ABOUT THIS EXERCISE. Below are records; copy every line among them that contains the word "environments".

INFORMATION GIVEN.
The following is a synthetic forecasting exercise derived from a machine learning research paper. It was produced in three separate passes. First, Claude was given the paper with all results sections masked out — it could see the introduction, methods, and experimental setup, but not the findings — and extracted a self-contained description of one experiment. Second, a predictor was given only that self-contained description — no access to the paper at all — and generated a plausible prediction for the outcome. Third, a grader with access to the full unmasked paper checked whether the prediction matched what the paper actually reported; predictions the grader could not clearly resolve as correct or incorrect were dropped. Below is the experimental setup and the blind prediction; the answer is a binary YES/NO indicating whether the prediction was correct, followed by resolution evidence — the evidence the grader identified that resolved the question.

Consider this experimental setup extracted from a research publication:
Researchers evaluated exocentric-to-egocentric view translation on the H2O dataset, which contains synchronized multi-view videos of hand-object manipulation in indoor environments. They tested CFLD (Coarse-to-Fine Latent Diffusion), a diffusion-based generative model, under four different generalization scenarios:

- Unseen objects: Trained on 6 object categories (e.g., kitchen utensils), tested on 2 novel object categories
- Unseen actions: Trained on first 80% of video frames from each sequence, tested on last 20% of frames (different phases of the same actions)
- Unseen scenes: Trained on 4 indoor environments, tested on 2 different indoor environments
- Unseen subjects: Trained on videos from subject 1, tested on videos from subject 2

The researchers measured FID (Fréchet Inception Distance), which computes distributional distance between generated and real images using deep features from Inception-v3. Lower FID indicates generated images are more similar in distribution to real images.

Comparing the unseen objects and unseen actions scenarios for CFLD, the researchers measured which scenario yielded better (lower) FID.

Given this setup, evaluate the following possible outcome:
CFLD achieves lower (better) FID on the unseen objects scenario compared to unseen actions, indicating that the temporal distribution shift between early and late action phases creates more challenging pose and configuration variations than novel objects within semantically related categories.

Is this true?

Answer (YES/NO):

...

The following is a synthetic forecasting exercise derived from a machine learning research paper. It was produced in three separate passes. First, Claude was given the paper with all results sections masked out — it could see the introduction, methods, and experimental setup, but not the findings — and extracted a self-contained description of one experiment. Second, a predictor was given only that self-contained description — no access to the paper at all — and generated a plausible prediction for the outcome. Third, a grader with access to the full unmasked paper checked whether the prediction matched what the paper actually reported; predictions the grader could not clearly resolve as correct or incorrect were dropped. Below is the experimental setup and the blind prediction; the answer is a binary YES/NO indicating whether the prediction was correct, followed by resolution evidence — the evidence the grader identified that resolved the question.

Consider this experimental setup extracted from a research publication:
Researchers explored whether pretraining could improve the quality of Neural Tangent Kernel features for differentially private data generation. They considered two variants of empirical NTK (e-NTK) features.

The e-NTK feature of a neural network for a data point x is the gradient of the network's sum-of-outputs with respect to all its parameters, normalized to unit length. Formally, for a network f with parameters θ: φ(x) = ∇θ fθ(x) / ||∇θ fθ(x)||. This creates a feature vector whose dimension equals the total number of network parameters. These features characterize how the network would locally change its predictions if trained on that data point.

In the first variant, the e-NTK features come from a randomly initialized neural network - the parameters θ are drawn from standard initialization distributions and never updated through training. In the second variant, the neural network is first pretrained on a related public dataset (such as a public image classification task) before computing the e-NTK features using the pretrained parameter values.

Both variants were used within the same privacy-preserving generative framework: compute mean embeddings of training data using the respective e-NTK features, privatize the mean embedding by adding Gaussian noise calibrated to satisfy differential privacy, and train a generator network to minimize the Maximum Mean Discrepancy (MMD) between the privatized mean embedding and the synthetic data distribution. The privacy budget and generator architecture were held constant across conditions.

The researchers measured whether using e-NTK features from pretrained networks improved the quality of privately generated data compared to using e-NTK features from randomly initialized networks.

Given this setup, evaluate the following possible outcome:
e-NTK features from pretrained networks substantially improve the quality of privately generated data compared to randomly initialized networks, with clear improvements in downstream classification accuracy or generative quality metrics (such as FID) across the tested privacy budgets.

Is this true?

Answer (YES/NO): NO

EXERCISE OUTPUT.
Researchers evaluated exocentric-to-egocentric view translation on the H2O dataset, which contains synchronized multi-view videos of hand-object manipulation in indoor environments. They tested CFLD (Coarse-to-Fine Latent Diffusion), a diffusion-based generative model, under four different generalization scenarios:
- Unseen scenes: Trained on 4 indoor environments, tested on 2 different indoor environments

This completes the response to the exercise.